Зиновий Зиник - Эмиграция как литературный прием
Россия, как и Китай, всегда воспринималась ее детьми как некая отдельная цивилизация, мир в себе, и поэтому связь с ней религиозна по своему характеру: вне России как бы нет мышления, нет сознательности жизни. Разговор о нашей нынешней ситуации крайне затруднен тенденцией (и в стане уехавших, и в стане оставшихся в свое время) доказать историческую правоту своего шага. Историческая же правота меряется, как известно, степенью политической прозорливости и общественным успехом. Наряду с почти машинальным, огульным поношением Запада, не оправдавшего розовых подростковых надежд советского населения, в российской прессе появляются очерки-рассуждения вполне интеллигентных умов того же, в сущности, напева: про дураков, соблазнившихся западной цивилизацией и оставшихся у разбитого корыта; и тех мудрецов, которые терпеливо дожидались развала советской власти и теперь победно смотрят в будущее. Авторы подобных очерков не отдают себе отчета, что в своей тенденции оправдывать или осуждать тот или иной человеческий поступок лишь в свете последних событий политической истории они ничем не отличаются от тех самых эмигрантов, о которых они пишут и которые в свое время не отличались в своей политической диалектике от своих гонителей.
Историческое настоящее, политически оправданное в глазах современников, свершившееся, обладает, как временная категория, ревизионистской сущностью: триумфатор убежден, что все происходившее в прошлом было направлено на свершение данного момента в настоящем как залога его личного будущего. Прошлое всегда переписывается в свете нынешних побед и будущих свершений. Поскольку имя ушедшего из России не учитывается в этих пятилетних планах, оно не попадает и в ревизии прошлого, вычеркивается из литературных ссылок, выскабливается со скрижалей новых заветов.

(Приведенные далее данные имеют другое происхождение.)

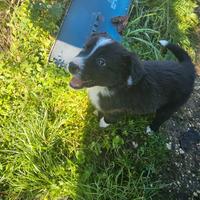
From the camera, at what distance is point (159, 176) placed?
3973mm

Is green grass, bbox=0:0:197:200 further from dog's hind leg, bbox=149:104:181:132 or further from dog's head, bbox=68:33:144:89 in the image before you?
dog's head, bbox=68:33:144:89

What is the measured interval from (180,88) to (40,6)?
1.81 meters

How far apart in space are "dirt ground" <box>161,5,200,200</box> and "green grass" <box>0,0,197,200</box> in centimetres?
11

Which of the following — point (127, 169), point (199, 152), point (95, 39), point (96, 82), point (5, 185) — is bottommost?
point (199, 152)

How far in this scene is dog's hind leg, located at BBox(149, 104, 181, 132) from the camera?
151 inches

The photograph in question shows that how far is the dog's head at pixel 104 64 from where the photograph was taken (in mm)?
3117

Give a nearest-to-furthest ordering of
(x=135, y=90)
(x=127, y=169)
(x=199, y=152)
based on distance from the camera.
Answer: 1. (x=135, y=90)
2. (x=127, y=169)
3. (x=199, y=152)

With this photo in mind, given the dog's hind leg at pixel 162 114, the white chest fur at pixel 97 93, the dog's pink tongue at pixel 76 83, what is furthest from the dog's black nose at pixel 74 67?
the dog's hind leg at pixel 162 114

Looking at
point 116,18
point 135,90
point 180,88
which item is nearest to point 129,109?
point 135,90

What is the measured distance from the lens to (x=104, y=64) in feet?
10.3

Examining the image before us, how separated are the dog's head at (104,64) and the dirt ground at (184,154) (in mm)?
1296

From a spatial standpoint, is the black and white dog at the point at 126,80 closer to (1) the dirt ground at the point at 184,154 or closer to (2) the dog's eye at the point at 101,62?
(2) the dog's eye at the point at 101,62

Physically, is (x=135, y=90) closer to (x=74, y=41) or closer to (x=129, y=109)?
(x=129, y=109)

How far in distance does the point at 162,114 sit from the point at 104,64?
1.10 meters
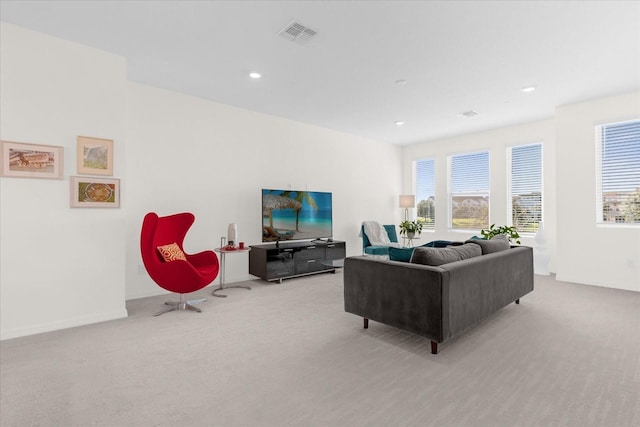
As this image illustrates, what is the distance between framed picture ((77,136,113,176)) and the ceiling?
95cm

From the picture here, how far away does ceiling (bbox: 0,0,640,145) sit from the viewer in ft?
8.41

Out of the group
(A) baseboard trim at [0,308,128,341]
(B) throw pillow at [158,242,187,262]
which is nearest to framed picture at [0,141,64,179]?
(B) throw pillow at [158,242,187,262]

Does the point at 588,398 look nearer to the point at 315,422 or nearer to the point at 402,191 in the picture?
the point at 315,422

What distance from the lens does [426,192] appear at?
746 cm

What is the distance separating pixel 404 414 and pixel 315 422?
0.49 meters

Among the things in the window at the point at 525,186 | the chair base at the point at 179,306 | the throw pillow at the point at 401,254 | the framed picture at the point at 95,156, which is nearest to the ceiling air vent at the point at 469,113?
the window at the point at 525,186

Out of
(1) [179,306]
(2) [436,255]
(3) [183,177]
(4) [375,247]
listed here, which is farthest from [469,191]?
(1) [179,306]

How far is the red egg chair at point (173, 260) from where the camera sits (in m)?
3.33

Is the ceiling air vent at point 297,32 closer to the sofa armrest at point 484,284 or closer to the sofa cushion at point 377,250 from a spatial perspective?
the sofa armrest at point 484,284

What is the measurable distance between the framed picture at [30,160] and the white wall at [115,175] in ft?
0.21

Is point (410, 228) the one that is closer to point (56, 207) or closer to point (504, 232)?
point (504, 232)

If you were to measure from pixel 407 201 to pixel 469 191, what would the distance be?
4.21ft

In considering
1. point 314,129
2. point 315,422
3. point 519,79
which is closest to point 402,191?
point 314,129

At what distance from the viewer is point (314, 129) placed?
19.8ft
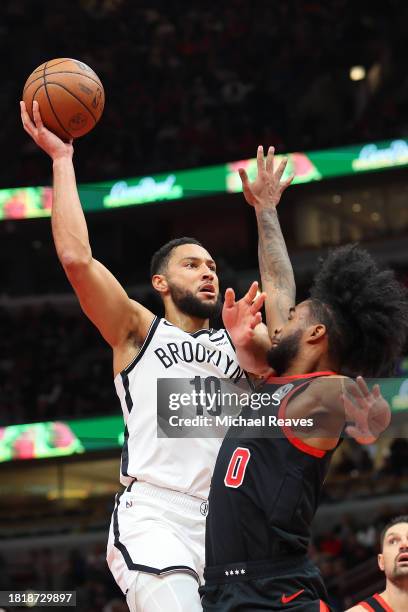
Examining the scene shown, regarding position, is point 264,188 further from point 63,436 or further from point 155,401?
point 63,436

Его слова, его идеи, его поступки ретроспективно приписываются тем, кто лишь начинает играть роль в планах на будущее победителей — как свидетельство их пророческого прошлого.

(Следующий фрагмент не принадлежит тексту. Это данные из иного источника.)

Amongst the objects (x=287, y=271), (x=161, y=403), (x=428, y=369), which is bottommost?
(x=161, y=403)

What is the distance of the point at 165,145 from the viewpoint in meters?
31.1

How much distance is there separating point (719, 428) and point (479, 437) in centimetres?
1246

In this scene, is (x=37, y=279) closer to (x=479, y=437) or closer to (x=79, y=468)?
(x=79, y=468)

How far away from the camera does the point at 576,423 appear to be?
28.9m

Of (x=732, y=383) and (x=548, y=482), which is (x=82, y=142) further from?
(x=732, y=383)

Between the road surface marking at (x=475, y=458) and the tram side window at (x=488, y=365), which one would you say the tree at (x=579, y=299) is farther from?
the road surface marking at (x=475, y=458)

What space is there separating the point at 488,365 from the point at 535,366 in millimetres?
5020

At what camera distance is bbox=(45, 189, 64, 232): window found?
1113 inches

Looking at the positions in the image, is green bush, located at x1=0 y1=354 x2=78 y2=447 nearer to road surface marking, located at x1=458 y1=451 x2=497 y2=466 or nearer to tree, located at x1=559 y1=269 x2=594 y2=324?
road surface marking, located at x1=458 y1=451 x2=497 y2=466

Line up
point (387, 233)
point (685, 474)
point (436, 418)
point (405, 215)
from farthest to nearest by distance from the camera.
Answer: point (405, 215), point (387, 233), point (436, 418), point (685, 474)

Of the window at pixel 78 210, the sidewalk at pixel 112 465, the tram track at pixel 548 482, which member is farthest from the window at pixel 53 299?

В новой России, отрекшейся от своего советского прошлого, я исчез из разговора старых друзей. Именно подобный общий разговор своего круга (а не свое место или отсутствие такового в табели о рангах) я когда-то считал великой литературой. Литература, как и религия, живет не только публикациями и официальной (среди читателей) литературной репутацией, но и в первую очередь устными преданиями. Эти устные предания нуждаются в постоянном обновлении и расшифровке. Я вышел из подобной московской разговорной культуры «застолья» и никогда от своего литературного происхождения не отрекался. Я не верю в формулировку Ходасевичем родины как полного собрания сочинений А.С. Пушкина в котомке российского странника. Родина — это возможность продолжения застывшего в прошлом разговора: из омертвевшего прошлого в будущее.

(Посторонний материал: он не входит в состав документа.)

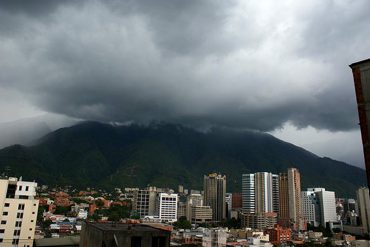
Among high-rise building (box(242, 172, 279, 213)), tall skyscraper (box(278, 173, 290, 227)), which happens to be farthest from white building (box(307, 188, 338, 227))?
high-rise building (box(242, 172, 279, 213))

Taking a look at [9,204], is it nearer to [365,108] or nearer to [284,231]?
[365,108]

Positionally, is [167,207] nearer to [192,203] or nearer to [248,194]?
[192,203]

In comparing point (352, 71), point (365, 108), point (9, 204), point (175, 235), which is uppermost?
point (352, 71)

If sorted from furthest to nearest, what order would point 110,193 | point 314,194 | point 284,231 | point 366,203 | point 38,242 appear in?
point 110,193 → point 314,194 → point 366,203 → point 284,231 → point 38,242

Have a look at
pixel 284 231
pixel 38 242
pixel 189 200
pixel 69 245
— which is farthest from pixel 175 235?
pixel 189 200

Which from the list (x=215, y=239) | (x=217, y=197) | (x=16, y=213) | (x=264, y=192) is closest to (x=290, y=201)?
(x=264, y=192)

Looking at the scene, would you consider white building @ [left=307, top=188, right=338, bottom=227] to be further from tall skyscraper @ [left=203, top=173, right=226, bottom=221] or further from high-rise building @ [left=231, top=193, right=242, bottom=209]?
tall skyscraper @ [left=203, top=173, right=226, bottom=221]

Все эти двадцать лет вне России я продолжал внутреннюю и эпистолярную полемику с теми, кого я считал людьми своего прежнего круга. Я их цитировал, пропагандировал, опровергал — и письменно, и устно. Это «московское застолье», продолжавшееся в эпистолярно-телефонном общении, перекочевывало в мою прозу. В ней можно увидеть переиначенное (особенно в ранних моих романах) эхо этого «застолья». Эмиграция, как всякое остранение, была литературным приемом в том смысле, что драматическое присутствие железного занавеса помогало угадать вымышленную интригу там, где в Москве было бы лишь хаотичное продолжение спонтанного разговора. И в этой эмигрантской фабуле скрытый сюжет — прежний разговор — явно прослеживался.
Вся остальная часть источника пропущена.